From Keith Ellison and the “Reichstag”:
Upon assuming office, United States Congressmen swear to “support and defend the Constitution of the United States against all enemies, foreign and domestic.” Representative Keith Ellison (D-MN) is on the job, zeroing in on a large-scale plan to subvert the Constitution, led by none other than George W. Bush. Speaking last week in Minnesota to a meeting of a group called Atheists for Human Rights, Ellison said of the September 11 attacks:
“It’s almost like the Reichstag fire, kind of reminds me of that. After the Reichstag was burned, they blamed the Communists for it, and it put the leader [Hitler] of that country in a position where he could basically have authority to do whatever he wanted.”
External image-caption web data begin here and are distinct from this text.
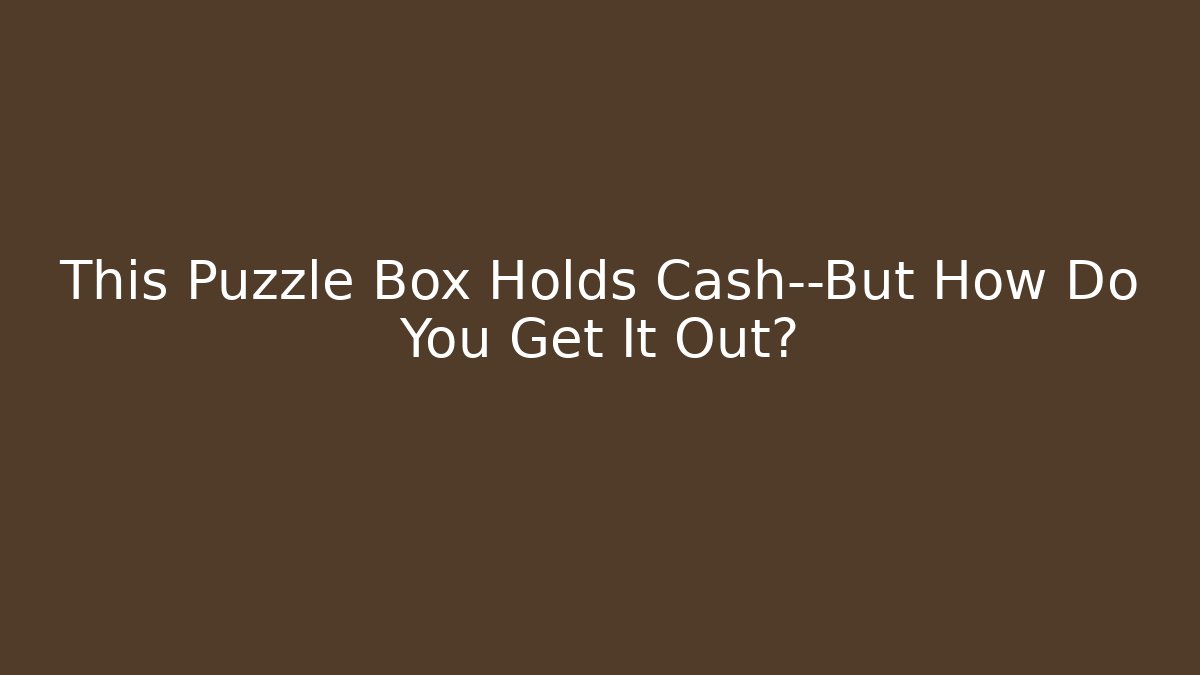 This Puzzle Box Holds Cash—But How Do You Get It Out?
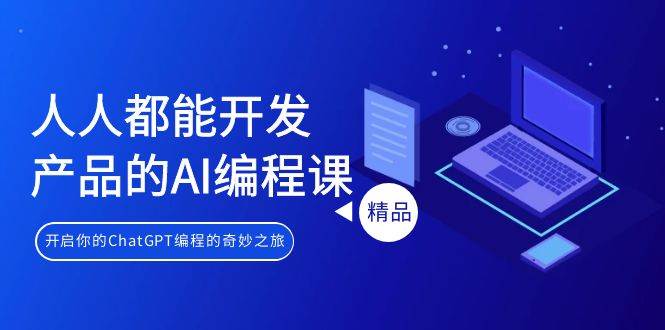 人人都能 开发产品的AI编程课，开启你的ChatGPT编程的奇妙之旅-源创智汇网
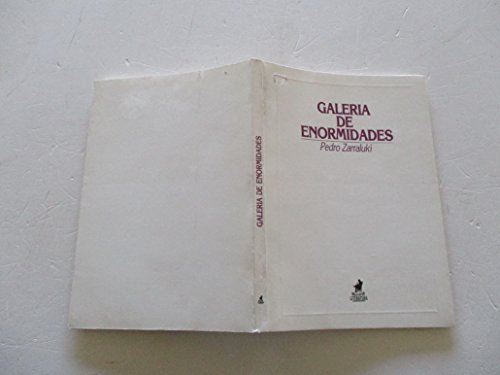 GaleriÌa de enormidades (MascaroÌn literatura) (Spanish Edition) (9788485834365) by Zarraluki, Pedro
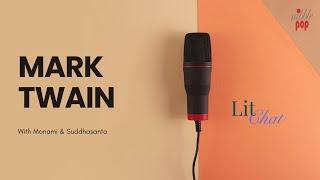 Mark Twain: Life, Works, and Legacy | LitChat | NibblePop Podcast 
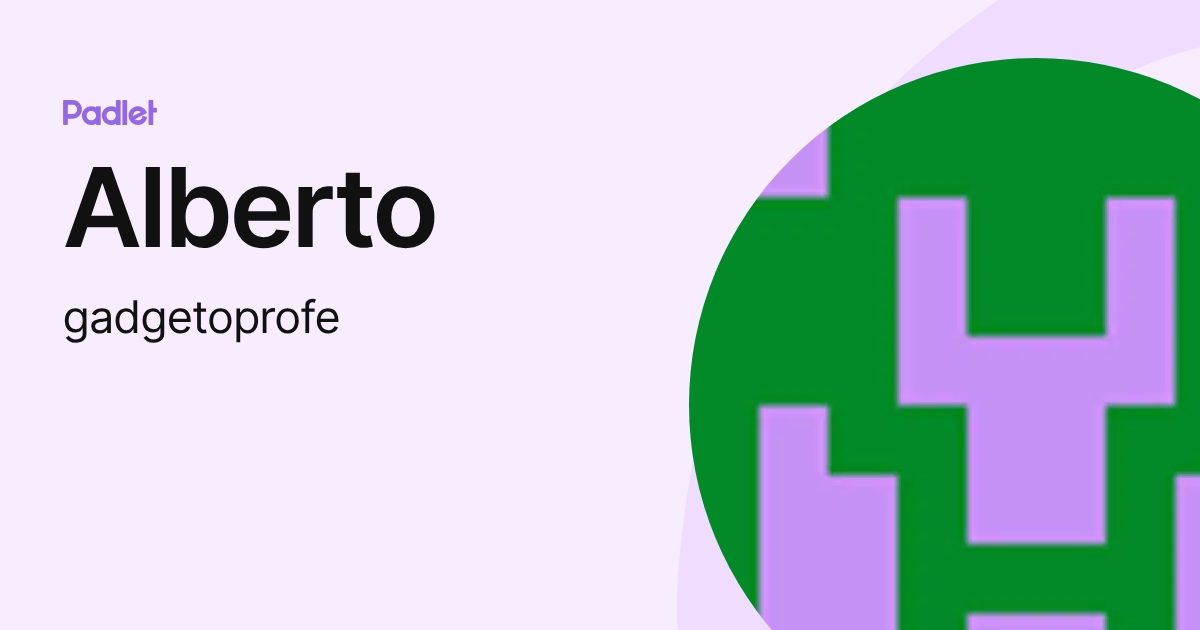 Alberto (gadgetoprofe) profile | Padlet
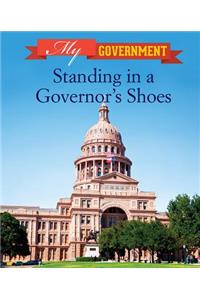 Standing in a Governor's Shoes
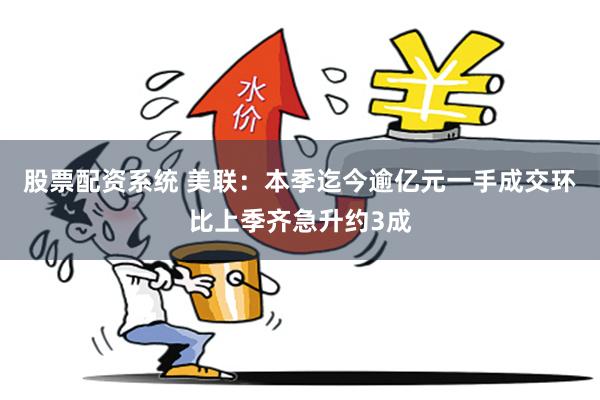 股票配资系统 美联:本季迄今逾亿元一手成交环比上季齐急升约3成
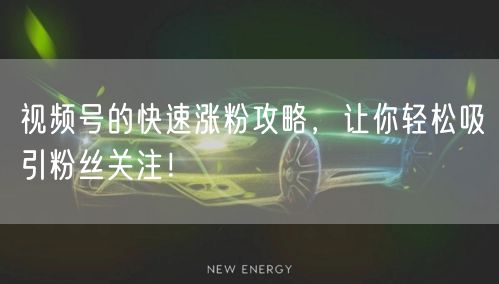 视频号的快速涨粉攻略，让你轻松吸引粉丝关注！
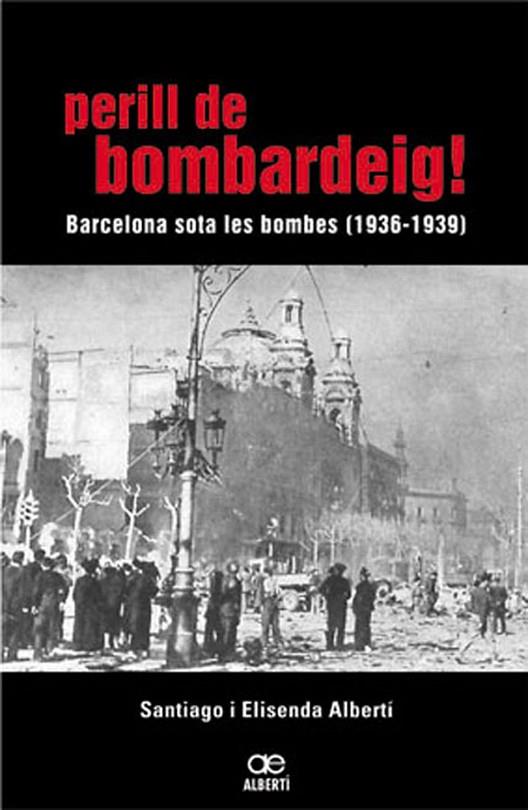 PERILL DE BOMBARDEIG -BARCELONA SOTA LES BOMBES 1936/1939- | 9788472460768 | ALBERTÍ, ELISENDA /ALBERTÍ, SANTIAGO
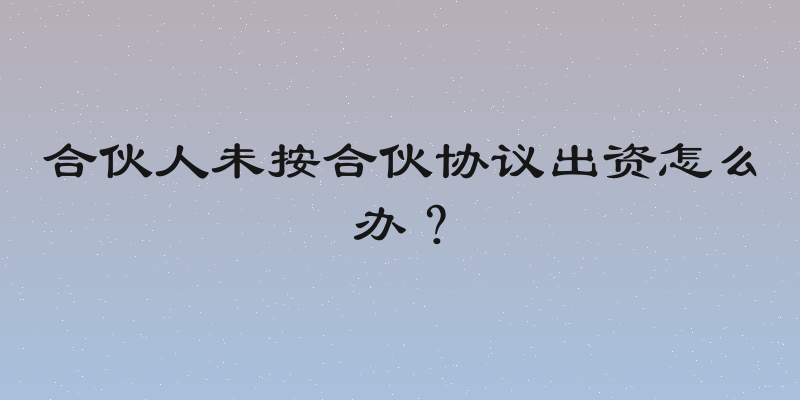 合伙人未按合伙协议出资怎么办？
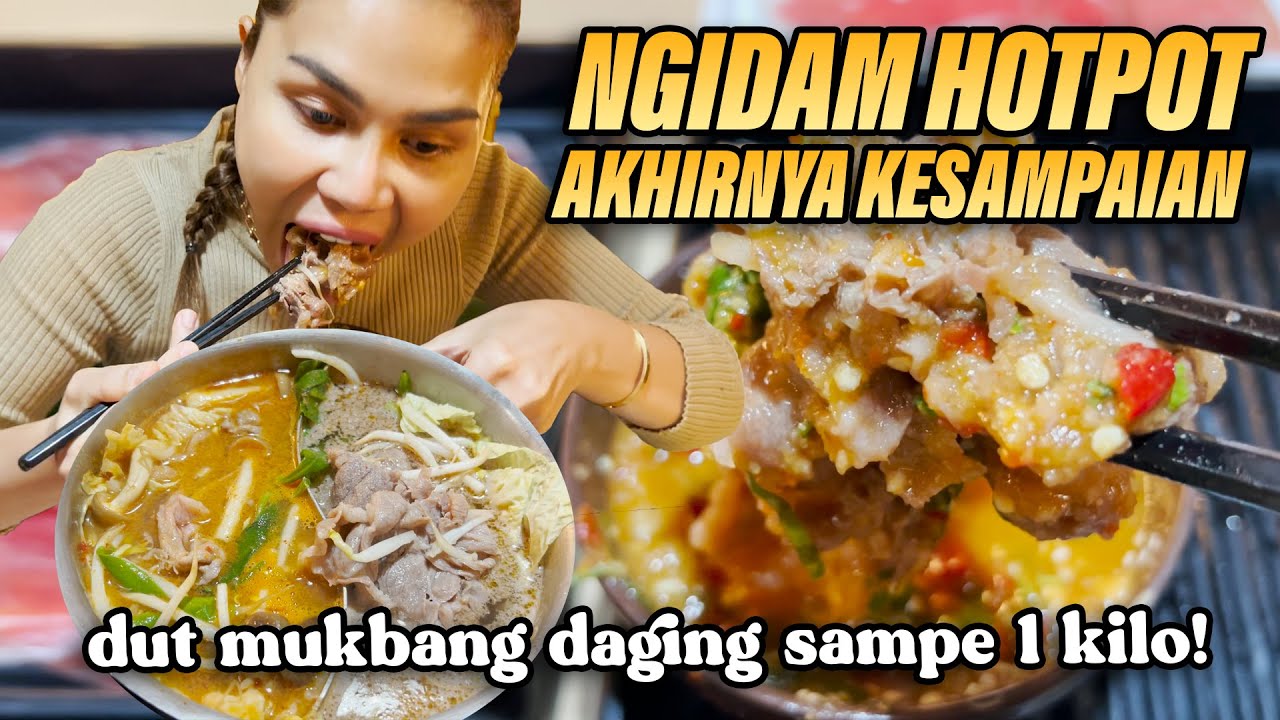 MUKBANG DAGING HOTPOT SAMPE 1 KILOGRAM KARENA DUT UDAH LAMA NGIDAM INI GUYS❗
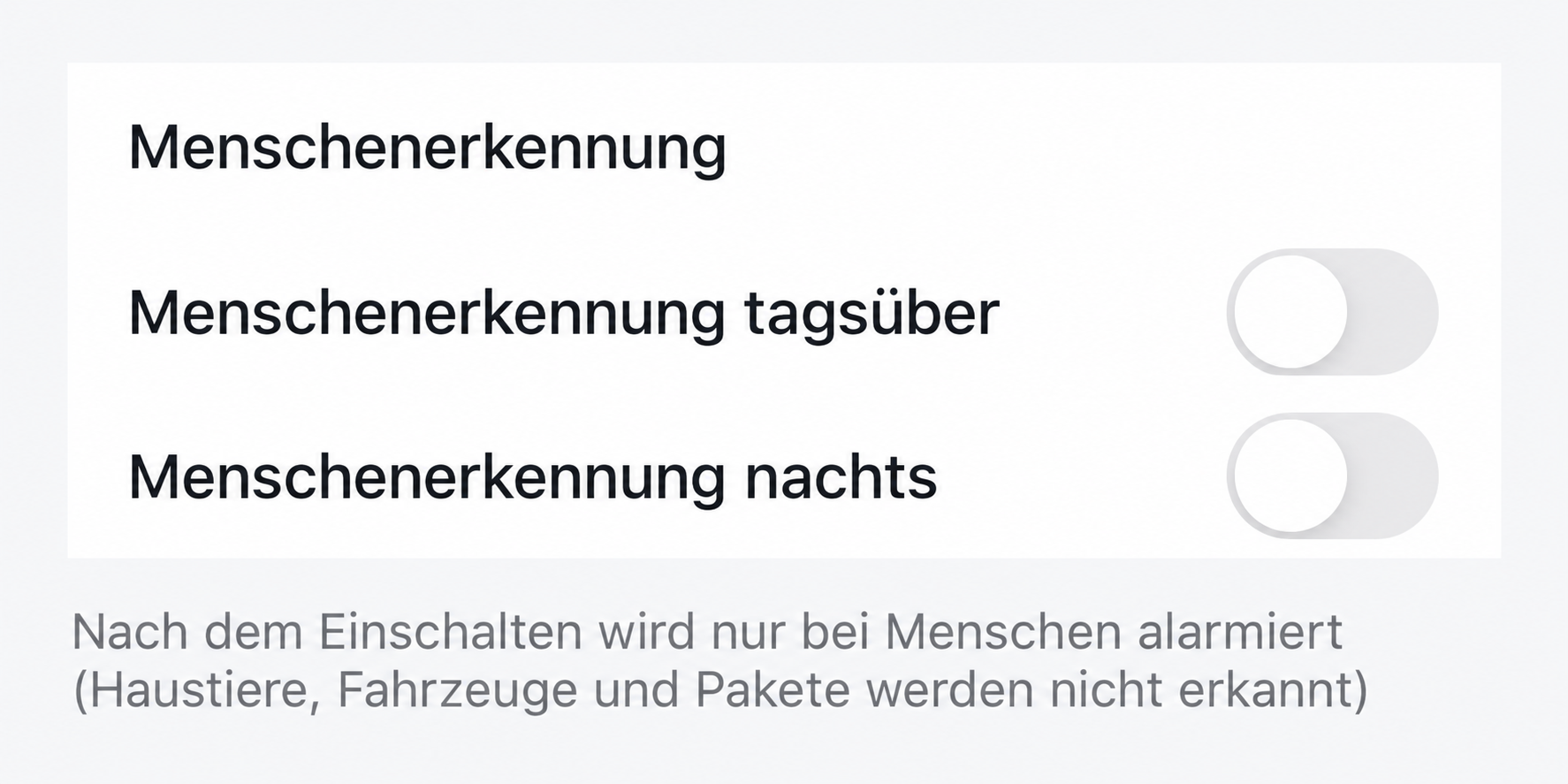 Menschenerkennung tagsüber und nachts: beide Schalter ausgeschaltet.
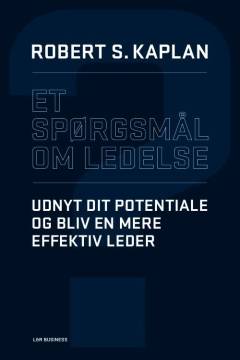 Et spørgsmål om ledelse : udnyt dit potentiale og bliv en mere effektiv leder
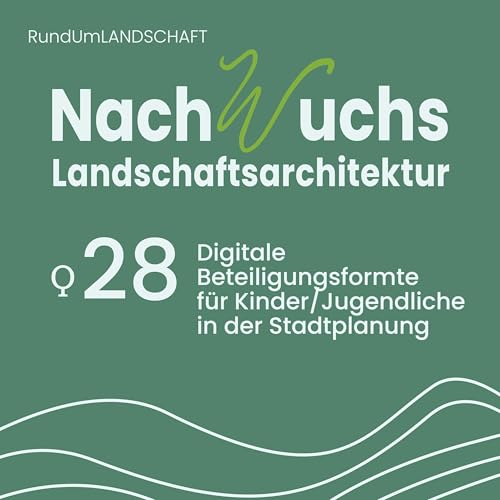 Ϙ 28 Digitale Beteiligungsformate f&uuml;r Kinder und Jugendliche in der Stadtplanung &ndash; Im Gespr&auml;ch mit Paula Rothkegel (HCU Hamburg))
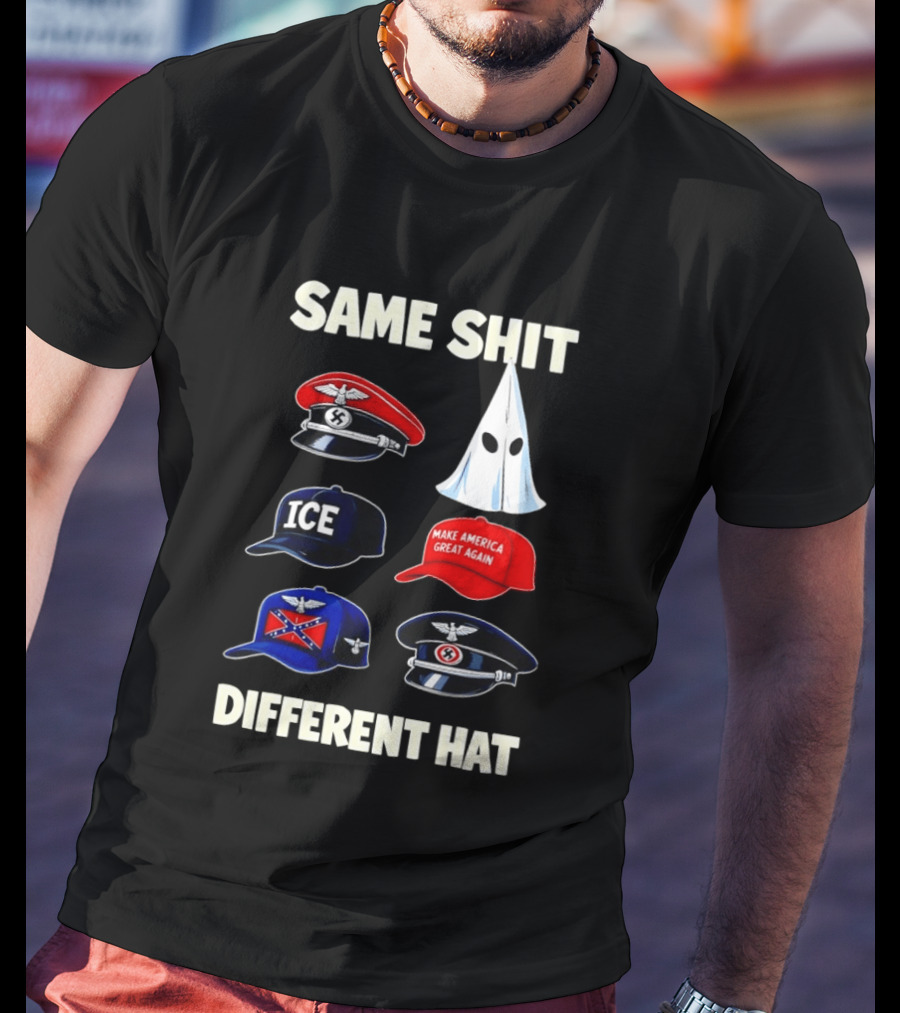 SAME SHIT DIFFERENT HAT ICE Make America Great Again T-Shirt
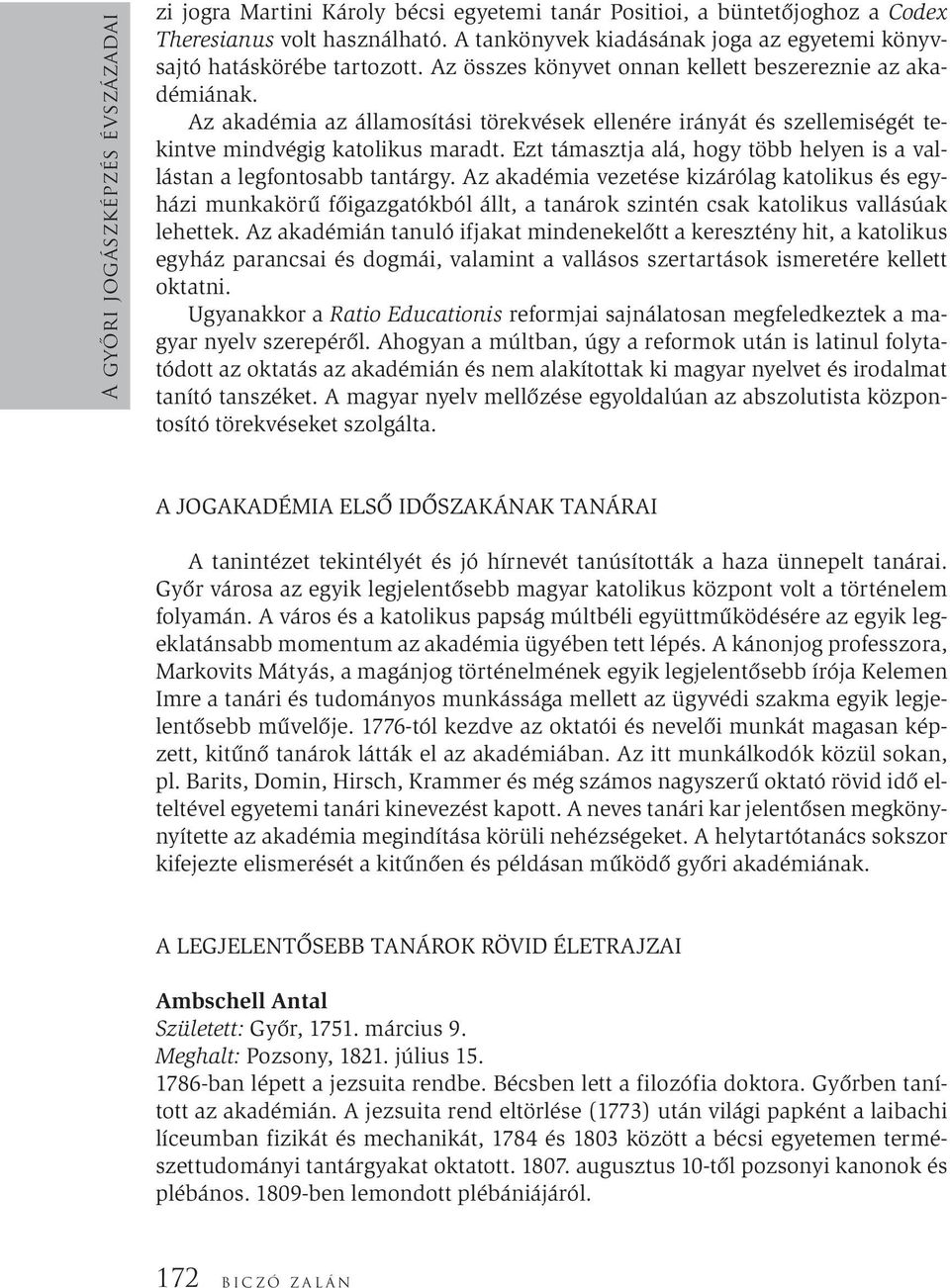 Az akadémia az államosítási törekvések ellenére irányát és szellemiségét tekintve mindvégig katolikus maradt. Ezt támasztja alá, hogy több helyen is a vallástan a legfontosabb tantárgy.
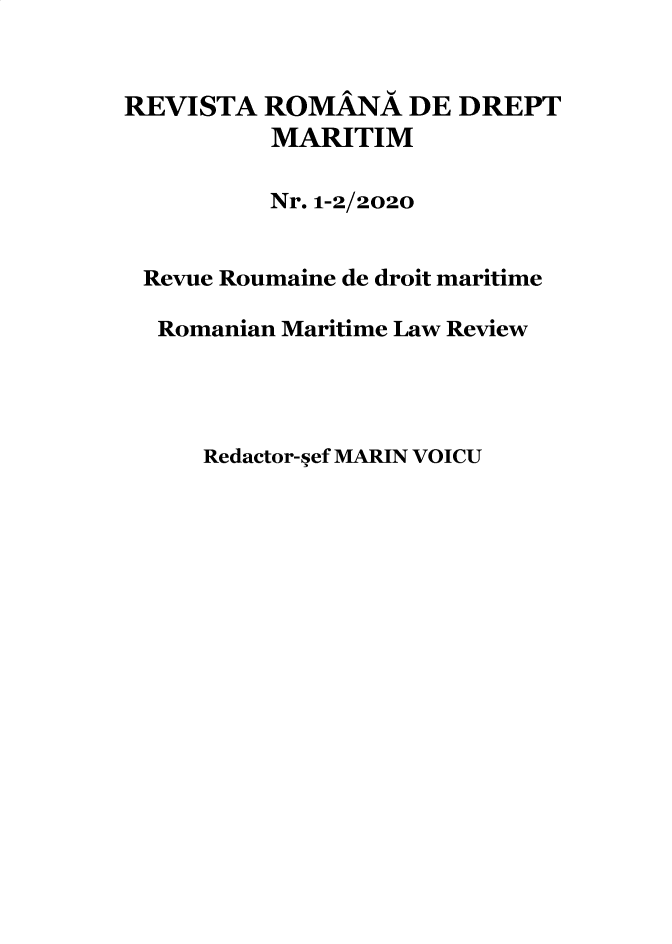 handle is hein.journals/maritlr2020 and id is 1 raw text is: 


REVISTA  ROMANA DE DREPT
          MARITIM

          Nr. 1-2/2020


 Revue Roumaine de droit maritime

 Romanian Maritime Law Review


Redactor-ref MARIN VOICU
The Nazi regime staged the fire at the Reichstag, the German Parliament building, on February 27, 1933, and blamed it on German and foreign Communist agents. The German Communist party was swiftly outlawed, thousands of Communists were arrested, and Hitler and his henchmen were able to bully the other parties in the German Parliament to grant him dictatorial powers, allowing him to legislate without approval from the assembly. But in making this comparison Ellison emphasized that he wasn’t saying that the Bush Administration staged the 9/11 attacks, because, “you know, that’s how they put you in the nut-ball box — dismiss you.”
Ellison didn’t entirely avoid the “nut-ball box,” however. He went on to assert that Vice President Cheney’s behavior when he refused to answer questions put to him by Congress was “the very definition of totalitarianism, authoritarianism and dictatorship.” Such a “definition” may come as a surprise to those who may think that concentration camps, rule by fiat, and violent suppression of dissent are more reliable hallmarks of totalitarianism, authoritarianism and dictatorship than declining to respond to inquiries. And Ellison’s overall point was no more successful at avoiding “nut-ball” territory. To suggest that since 9/11 Bush has been “in a position where he could basically have authority to do whatever he wanted” ignores not only the Democrat-controlled Congress and the mainstream media’s unstinting hostility to the President, but the fact that Ellison himself was speaking freely, without fear of retribution – while if someone like him had said similar things in National Socialist Germany, he would have faced arrest and torture.